___ Data supplied

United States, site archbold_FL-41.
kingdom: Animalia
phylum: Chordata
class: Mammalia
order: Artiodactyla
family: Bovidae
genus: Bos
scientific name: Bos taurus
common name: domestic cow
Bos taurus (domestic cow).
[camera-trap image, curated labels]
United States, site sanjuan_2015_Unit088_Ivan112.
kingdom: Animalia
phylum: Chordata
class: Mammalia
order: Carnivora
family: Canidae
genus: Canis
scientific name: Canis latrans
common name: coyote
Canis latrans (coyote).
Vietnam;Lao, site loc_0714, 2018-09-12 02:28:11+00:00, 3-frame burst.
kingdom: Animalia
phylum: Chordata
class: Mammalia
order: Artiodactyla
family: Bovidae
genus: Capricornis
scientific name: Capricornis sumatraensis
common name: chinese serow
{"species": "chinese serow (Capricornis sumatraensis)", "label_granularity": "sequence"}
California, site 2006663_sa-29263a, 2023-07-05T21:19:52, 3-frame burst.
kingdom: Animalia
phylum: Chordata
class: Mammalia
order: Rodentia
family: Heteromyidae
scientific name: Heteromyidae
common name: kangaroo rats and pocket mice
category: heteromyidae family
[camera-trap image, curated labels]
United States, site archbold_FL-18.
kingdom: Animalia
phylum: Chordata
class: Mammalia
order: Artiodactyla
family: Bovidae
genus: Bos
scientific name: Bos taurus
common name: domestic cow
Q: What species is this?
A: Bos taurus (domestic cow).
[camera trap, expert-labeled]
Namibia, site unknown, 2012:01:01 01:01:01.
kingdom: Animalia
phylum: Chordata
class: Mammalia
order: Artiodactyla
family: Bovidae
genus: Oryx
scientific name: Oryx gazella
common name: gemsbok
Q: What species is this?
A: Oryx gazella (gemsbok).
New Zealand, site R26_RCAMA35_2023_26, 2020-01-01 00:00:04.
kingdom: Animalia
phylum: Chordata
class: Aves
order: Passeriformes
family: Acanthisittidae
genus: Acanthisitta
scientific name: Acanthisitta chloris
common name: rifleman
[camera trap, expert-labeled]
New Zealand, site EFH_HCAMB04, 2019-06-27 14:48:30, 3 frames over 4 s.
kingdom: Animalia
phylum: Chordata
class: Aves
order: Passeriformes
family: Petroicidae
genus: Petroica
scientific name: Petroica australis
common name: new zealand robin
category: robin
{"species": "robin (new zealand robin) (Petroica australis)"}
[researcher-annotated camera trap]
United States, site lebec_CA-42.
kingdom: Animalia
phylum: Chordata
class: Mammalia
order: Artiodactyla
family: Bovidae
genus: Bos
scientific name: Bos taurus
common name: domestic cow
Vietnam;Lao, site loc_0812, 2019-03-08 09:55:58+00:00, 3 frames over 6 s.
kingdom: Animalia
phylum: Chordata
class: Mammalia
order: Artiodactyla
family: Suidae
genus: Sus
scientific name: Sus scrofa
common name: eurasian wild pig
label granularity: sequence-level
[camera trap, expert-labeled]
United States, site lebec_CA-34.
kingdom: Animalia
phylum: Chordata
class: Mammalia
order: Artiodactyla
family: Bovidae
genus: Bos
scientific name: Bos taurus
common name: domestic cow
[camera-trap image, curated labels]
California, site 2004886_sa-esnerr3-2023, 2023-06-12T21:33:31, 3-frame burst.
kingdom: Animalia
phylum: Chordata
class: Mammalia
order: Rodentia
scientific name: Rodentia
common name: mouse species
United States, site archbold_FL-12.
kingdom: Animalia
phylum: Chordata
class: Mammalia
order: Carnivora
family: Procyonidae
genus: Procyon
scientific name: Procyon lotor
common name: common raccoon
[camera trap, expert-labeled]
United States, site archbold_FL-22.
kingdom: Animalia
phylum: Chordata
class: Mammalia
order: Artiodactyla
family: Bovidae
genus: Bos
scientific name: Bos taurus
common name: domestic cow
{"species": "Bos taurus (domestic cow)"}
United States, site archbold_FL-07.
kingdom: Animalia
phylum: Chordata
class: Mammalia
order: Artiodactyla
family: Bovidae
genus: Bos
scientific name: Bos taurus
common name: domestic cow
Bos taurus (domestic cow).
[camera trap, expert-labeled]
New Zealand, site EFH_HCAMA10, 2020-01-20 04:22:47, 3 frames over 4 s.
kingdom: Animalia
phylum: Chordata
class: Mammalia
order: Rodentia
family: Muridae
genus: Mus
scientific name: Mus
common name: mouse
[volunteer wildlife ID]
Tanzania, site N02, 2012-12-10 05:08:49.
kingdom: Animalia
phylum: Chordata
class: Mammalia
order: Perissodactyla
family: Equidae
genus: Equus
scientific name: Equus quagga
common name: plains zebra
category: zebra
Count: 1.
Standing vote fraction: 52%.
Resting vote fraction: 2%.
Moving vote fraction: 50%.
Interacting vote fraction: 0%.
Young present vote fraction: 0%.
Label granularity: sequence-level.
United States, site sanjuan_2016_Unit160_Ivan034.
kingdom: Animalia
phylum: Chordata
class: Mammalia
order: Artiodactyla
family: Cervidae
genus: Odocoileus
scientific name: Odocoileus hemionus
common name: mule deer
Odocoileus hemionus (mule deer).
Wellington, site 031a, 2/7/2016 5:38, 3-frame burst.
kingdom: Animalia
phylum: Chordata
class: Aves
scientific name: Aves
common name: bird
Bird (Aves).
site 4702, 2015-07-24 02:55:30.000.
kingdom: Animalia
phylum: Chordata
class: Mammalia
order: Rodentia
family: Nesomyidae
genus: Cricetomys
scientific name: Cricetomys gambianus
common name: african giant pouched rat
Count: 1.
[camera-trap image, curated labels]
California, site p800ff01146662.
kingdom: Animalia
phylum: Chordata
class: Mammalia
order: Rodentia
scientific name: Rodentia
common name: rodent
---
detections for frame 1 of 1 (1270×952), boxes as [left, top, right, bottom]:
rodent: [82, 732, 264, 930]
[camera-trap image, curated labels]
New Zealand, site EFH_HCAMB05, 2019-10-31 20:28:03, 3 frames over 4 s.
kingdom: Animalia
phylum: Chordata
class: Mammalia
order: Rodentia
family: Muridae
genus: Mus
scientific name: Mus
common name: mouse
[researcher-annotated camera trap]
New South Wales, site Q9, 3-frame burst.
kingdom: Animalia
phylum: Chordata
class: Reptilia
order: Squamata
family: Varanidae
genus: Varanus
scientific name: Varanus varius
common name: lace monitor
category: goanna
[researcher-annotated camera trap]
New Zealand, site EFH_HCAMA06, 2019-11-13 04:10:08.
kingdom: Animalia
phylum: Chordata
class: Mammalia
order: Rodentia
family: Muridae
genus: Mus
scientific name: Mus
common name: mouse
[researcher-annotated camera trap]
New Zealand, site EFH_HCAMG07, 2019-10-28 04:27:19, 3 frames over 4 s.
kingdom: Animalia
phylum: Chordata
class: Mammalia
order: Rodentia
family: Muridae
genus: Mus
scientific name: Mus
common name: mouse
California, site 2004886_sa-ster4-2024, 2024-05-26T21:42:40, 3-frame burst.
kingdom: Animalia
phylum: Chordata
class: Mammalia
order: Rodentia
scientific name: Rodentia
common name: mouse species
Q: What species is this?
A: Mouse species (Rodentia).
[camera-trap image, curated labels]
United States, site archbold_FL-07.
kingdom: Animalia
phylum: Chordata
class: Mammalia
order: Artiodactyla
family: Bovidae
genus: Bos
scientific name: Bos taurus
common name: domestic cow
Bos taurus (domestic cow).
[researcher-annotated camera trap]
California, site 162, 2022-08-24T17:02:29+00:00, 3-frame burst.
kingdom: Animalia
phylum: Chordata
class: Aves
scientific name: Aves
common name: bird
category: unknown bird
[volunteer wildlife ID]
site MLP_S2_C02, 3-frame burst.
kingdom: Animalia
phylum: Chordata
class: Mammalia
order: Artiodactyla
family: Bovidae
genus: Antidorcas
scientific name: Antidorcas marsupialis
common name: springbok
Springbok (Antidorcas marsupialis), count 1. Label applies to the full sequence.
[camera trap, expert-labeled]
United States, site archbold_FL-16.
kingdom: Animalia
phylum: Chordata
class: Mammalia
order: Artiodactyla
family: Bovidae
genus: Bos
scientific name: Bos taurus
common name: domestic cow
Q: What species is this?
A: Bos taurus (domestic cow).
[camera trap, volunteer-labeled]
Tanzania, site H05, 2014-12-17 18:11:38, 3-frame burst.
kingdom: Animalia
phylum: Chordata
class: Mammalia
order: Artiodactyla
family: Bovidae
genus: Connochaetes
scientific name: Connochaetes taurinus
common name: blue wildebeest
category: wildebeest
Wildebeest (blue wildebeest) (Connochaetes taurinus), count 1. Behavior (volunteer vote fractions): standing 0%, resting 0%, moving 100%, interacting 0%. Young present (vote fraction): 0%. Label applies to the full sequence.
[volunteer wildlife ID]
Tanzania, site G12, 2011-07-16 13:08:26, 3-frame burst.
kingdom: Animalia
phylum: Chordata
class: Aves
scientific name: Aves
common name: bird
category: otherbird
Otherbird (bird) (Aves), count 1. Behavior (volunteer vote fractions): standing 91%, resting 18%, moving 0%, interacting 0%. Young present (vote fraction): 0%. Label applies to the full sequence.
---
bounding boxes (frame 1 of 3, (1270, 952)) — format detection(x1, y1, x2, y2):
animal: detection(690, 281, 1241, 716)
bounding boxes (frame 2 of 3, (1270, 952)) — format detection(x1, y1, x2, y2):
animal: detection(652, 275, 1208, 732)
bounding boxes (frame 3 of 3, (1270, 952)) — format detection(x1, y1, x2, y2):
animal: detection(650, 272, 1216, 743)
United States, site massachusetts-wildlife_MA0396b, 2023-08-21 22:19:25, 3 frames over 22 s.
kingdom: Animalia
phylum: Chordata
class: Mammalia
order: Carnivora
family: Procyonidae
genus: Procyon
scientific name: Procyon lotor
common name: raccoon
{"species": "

______

*Your task*
Nothing but the lines from the start of the data above through the line with "United States, site sanjuan_2015_Unit088_Ivan112." should appear in your answer, copied exactly.

*Answer to the exercise*
United States, site archbold_FL-41.
kingdom: Animalia
phylum: Chordata
class: Mammalia
order: Artiodactyla
family: Bovidae
genus: Bos
scientific name: Bos taurus
common name: domestic cow
Bos taurus (domestic cow).
[camera-trap image, curated labels]
United States, site sanjuan_2015_Unit088_Ivan112.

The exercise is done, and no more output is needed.